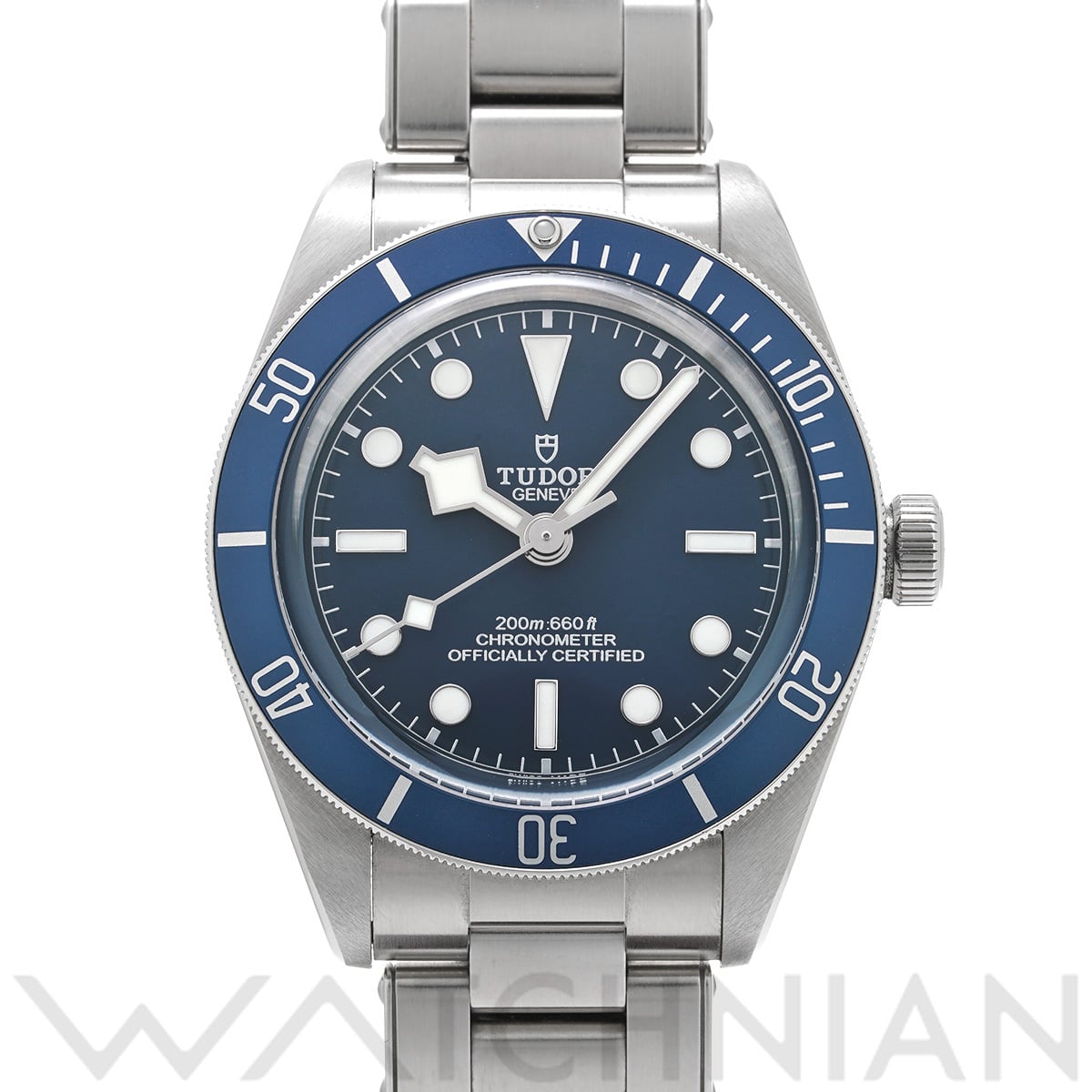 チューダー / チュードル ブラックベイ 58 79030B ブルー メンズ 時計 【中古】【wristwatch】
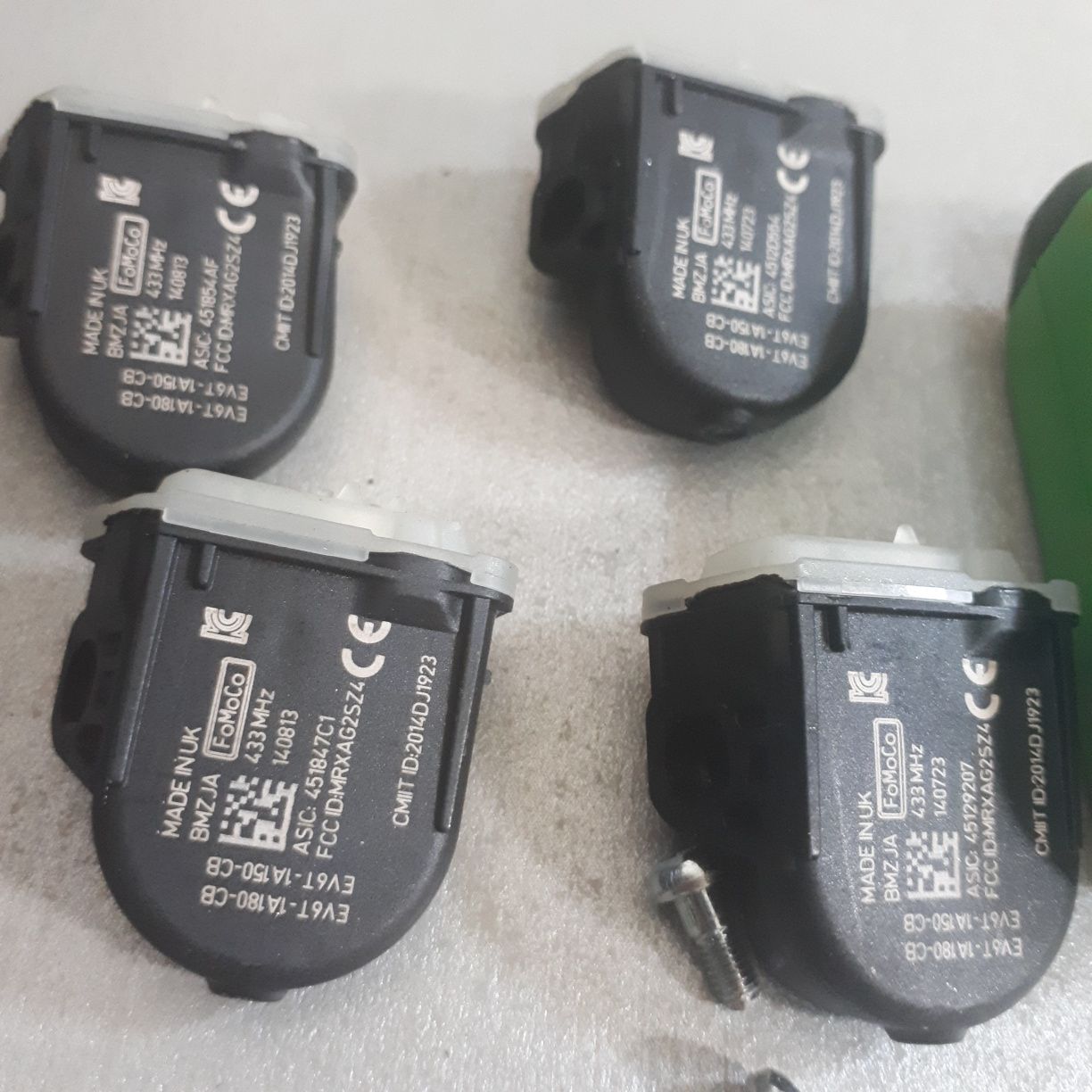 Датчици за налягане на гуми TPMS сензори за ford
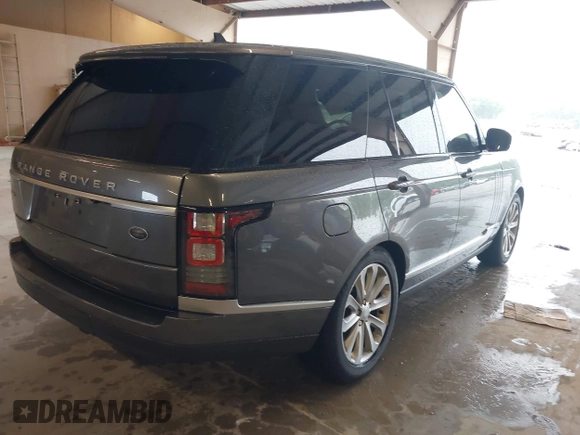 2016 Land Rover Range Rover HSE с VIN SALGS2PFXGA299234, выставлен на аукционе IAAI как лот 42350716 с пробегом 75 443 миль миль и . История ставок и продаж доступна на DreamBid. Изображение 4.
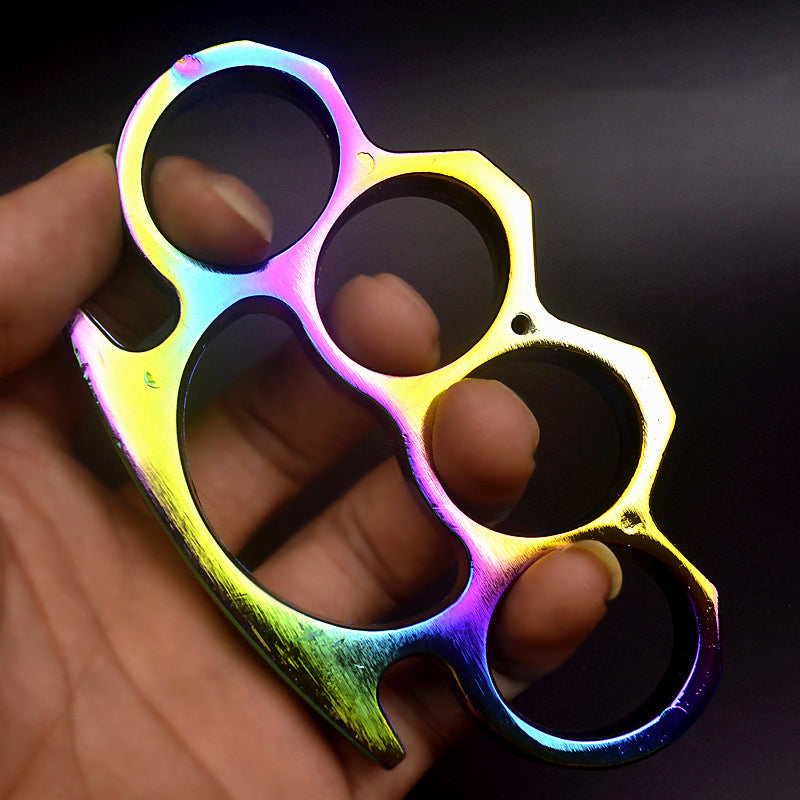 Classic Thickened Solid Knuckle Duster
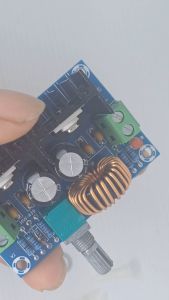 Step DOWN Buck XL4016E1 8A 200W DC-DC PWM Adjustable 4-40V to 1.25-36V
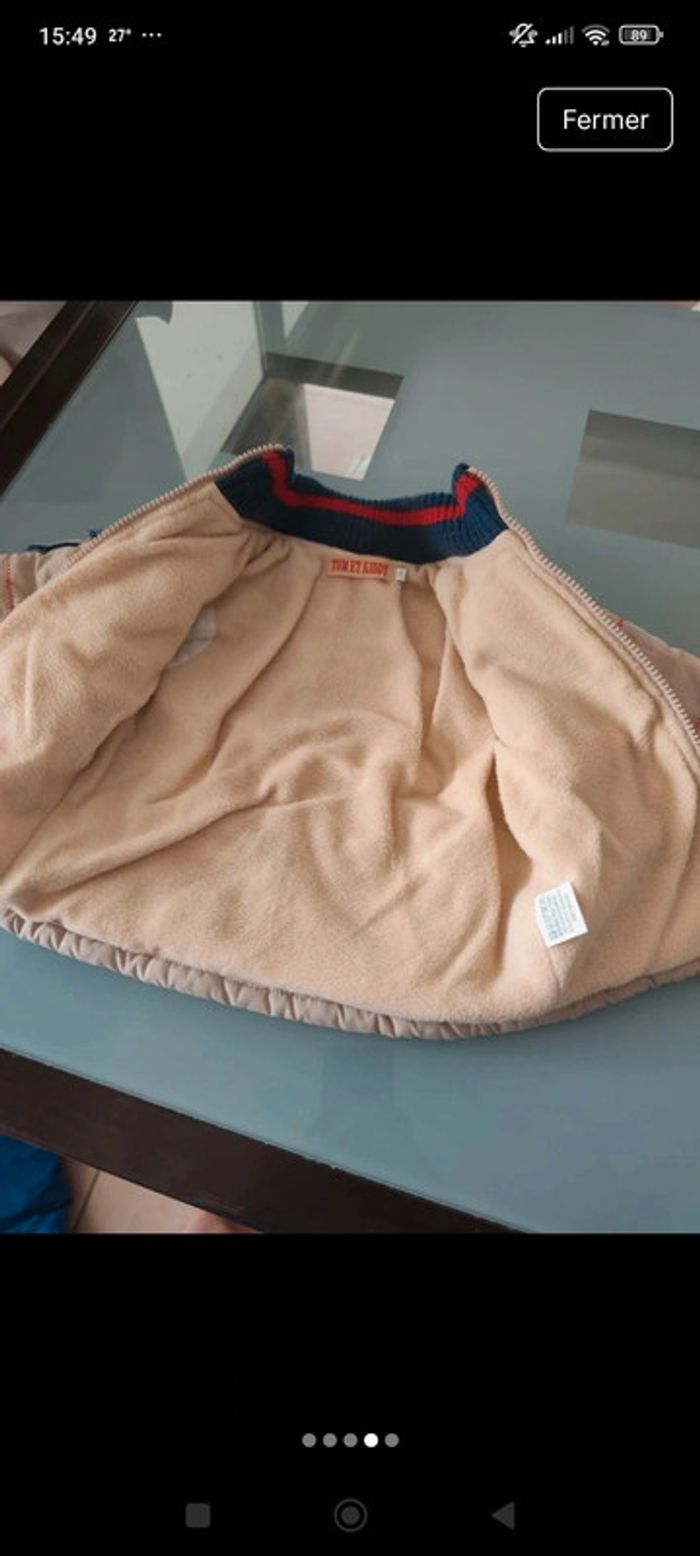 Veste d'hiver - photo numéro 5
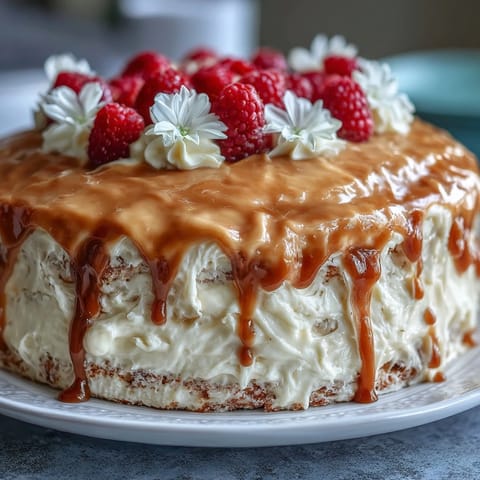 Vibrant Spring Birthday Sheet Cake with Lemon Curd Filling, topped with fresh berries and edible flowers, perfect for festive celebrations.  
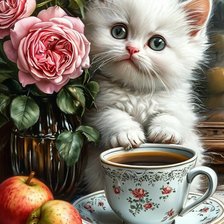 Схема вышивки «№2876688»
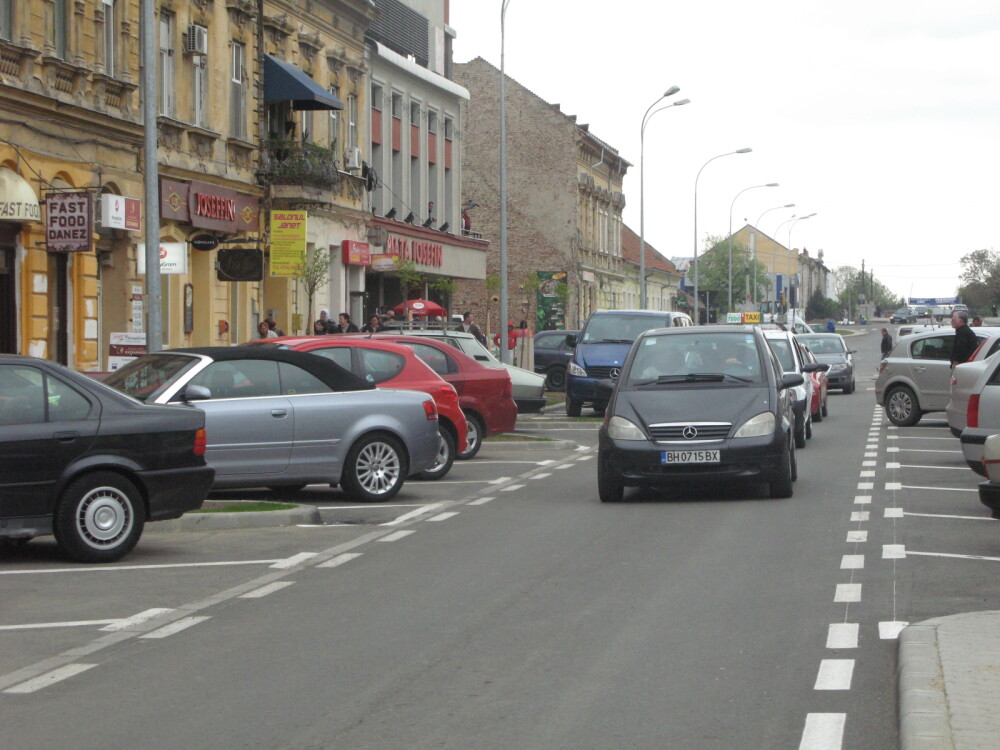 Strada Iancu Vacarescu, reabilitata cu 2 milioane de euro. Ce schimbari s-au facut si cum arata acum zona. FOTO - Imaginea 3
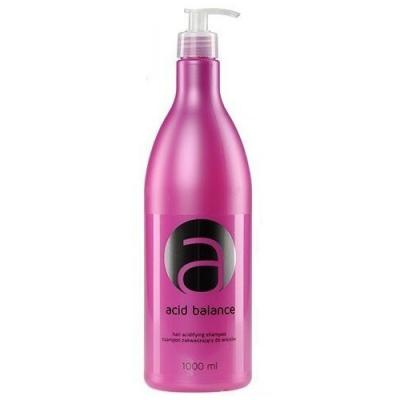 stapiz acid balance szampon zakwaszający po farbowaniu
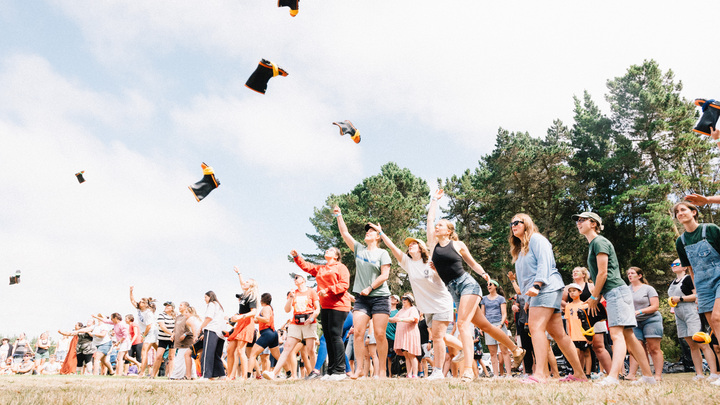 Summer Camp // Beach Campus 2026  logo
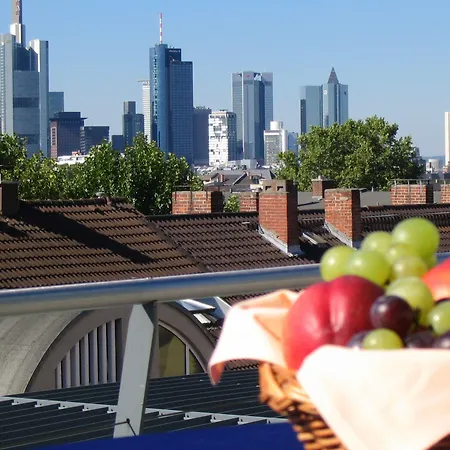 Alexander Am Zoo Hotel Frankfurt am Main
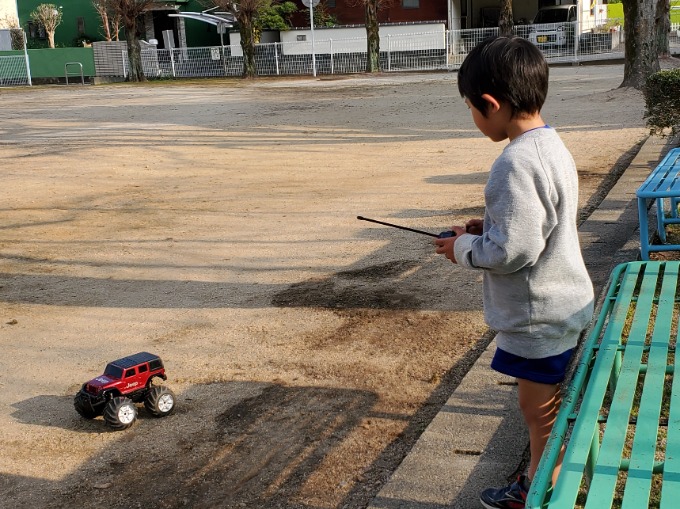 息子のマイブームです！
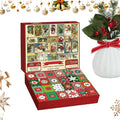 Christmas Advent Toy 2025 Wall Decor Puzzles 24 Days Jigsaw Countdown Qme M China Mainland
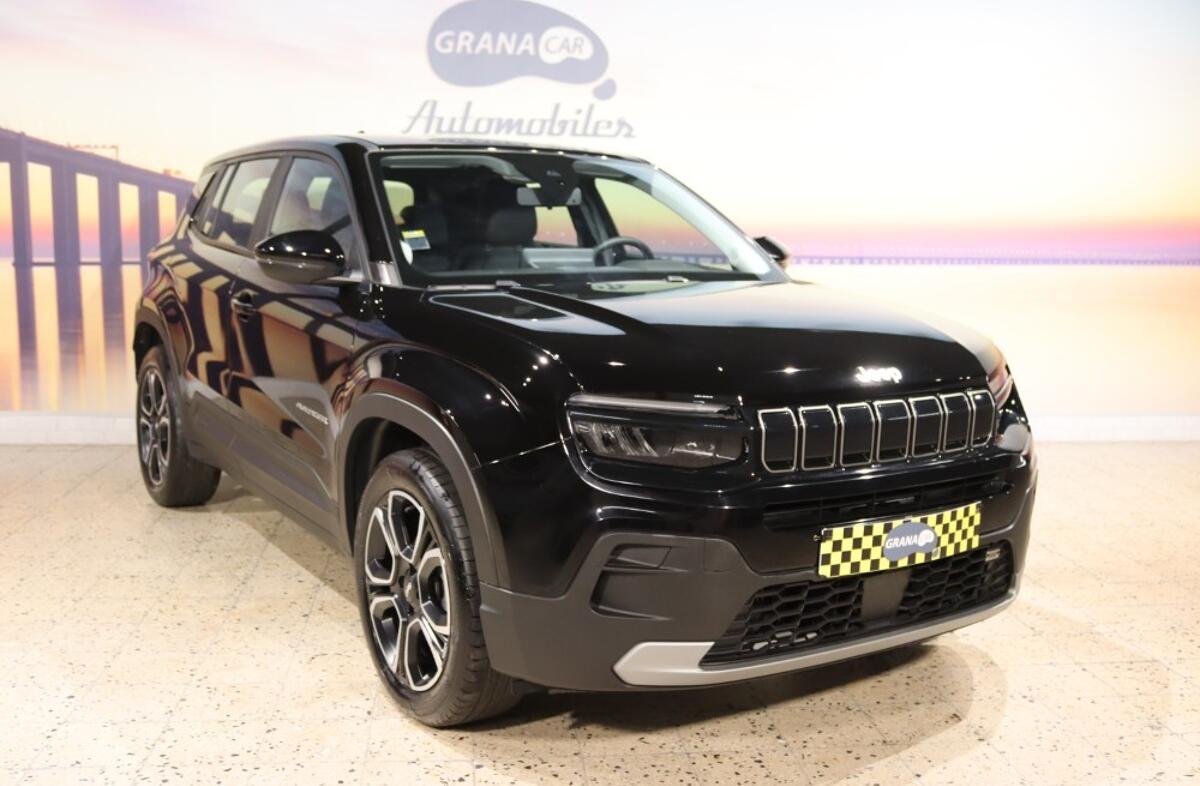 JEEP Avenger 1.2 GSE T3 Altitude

Exercise prompt =
The entries above need to be repeated word for word, minus their pictures.

Expected output =
 チューダー / チュードル ブラックベイ 58 79030B ブルー メンズ 時計 【中古】【wristwatch】
 Датчици за налягане на гуми TPMS сензори за ford
 2016 Land Rover Range Rover HSE с VIN SALGS2PFXGA299234, выставлен на аукционе IAAI как лот 42350716 с пробегом 75 443 миль миль и . История ставок и продаж доступна на DreamBid. Изображение 4.
 Classic Thickened Solid Knuckle Duster
 Step DOWN Buck XL4016E1 8A 200W DC-DC PWM Adjustable 4-40V to 1.25-36V
 Veste d'hiver - photo numéro 5
 Vibrant Spring Birthday Sheet Cake with Lemon Curd Filling, topped with fresh berries and edible flowers, perfect for festive celebrations.  
 Схема вышивки «№2876688»
 Strada Iancu Vacarescu, reabilitata cu 2 milioane de euro. Ce schimbari s-au facut si cum arata acum zona. FOTO - Imaginea 3
 stapiz acid balance szampon zakwaszający po farbowaniu
 Summer Camp // Beach Campus 2026  logo
 Alexander Am Zoo Hotel Frankfurt am Main
 息子のマイブームです！
 Christmas Advent Toy 2025 Wall Decor Puzzles 24 Days Jigsaw Countdown Qme M China Mainland
 JEEP Avenger 1.2 GSE T3 Altitude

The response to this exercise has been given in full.